Text passage
* * *

Overview

This article explains how to use the 'stm_ai_runner' Python package, also known as 'ai_runner', to profile and validate a deployed C-model. As illustrated in the following figure, the model can be deployed either on a target device or on the host. The AiRunner object provides a simple and unified interface for inference and profiling, allowing users to inject data, execute inference, and retrieve predictions.

The 'stm_ai_runner' Python package is also integrated into the ST Edge Core AI CLI (used by the ‘validate’ command). But it can also be used independently to extend the default validation process. End-users (data scientists or ML/AI designers) can update (with minor adaptations) its classical validation Python scripts to validate the deployed model with the real dataset and metrics.

* * *

Directive A
Extract each line in the rows that contains the string "background", matching case exactly.

* * *

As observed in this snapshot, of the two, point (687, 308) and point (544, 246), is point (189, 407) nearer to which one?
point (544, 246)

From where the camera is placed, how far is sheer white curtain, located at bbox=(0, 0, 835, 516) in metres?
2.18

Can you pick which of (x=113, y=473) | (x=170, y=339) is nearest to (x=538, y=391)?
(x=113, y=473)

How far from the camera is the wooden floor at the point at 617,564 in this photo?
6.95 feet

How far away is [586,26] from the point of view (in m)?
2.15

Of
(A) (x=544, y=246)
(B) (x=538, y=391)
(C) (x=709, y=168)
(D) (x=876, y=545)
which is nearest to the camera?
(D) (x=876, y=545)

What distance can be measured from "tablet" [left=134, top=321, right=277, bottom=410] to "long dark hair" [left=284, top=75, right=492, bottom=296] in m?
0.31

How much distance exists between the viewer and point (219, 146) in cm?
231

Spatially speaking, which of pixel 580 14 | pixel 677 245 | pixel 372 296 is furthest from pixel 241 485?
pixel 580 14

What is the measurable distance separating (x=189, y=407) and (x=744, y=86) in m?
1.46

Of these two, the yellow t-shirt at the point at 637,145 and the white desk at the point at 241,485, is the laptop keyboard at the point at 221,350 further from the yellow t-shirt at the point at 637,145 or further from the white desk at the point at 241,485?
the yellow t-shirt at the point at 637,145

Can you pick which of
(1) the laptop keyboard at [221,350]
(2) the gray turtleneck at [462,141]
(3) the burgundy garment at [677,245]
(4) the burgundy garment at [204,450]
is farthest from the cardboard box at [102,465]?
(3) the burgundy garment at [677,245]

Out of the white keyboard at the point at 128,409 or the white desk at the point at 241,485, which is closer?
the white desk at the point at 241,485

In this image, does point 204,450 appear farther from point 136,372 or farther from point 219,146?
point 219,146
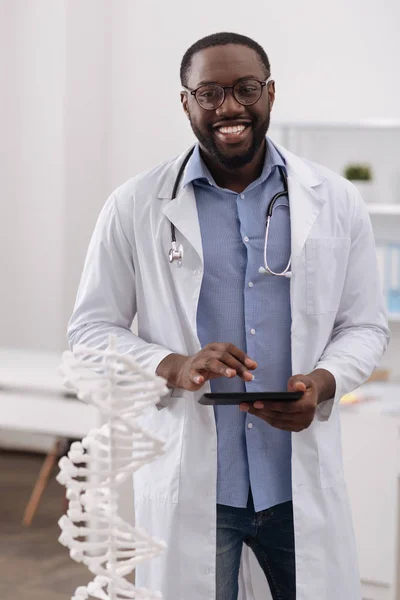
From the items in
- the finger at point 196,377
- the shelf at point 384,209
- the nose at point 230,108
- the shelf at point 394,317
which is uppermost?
the nose at point 230,108

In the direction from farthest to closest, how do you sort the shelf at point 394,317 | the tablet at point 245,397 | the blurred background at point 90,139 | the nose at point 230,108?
the shelf at point 394,317
the blurred background at point 90,139
the nose at point 230,108
the tablet at point 245,397

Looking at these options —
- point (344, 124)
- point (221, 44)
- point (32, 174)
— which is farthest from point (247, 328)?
point (32, 174)

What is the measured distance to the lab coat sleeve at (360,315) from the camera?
5.62 ft

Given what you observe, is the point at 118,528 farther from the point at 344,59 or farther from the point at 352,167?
the point at 344,59

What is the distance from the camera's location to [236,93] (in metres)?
1.63

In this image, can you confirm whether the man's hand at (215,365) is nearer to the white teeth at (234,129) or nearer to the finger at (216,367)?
the finger at (216,367)

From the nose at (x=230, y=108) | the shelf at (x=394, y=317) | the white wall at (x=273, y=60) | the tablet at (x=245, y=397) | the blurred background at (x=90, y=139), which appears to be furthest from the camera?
the white wall at (x=273, y=60)

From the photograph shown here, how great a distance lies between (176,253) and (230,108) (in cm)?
27

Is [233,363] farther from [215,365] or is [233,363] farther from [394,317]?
[394,317]

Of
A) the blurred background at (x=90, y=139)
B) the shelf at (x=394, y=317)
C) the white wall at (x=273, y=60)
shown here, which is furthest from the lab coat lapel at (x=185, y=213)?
the white wall at (x=273, y=60)

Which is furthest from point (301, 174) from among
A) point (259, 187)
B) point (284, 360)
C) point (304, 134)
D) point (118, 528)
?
point (304, 134)

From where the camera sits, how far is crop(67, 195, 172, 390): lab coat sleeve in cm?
171

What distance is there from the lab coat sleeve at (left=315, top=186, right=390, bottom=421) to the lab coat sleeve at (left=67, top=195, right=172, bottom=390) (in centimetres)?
36

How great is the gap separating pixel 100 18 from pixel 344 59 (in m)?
1.47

* * *

Directive B
Transcribe the passage of the overview of the stm_ai_runner package that begins at the words "This article explains" and stops after "and retrieve predictions.".

Correct result A
In the direction from farthest to closest, how do you sort the shelf at point 394,317 | the tablet at point 245,397 | the blurred background at point 90,139 | the nose at point 230,108?
the blurred background at point 90,139
From the nose at (x=230, y=108) | the shelf at (x=394, y=317) | the white wall at (x=273, y=60) | the tablet at (x=245, y=397) | the blurred background at (x=90, y=139), which appears to be furthest from the camera?
A) the blurred background at (x=90, y=139)

Correct result B
This article explains how to use the 'stm_ai_runner' Python package, also known as 'ai_runner', to profile and validate a deployed C-model. As illustrated in the following figure, the model can be deployed either on a target device or on the host. The AiRunner object provides a simple and unified interface for inference and profiling, allowing users to inject data, execute inference, and retrieve predictions.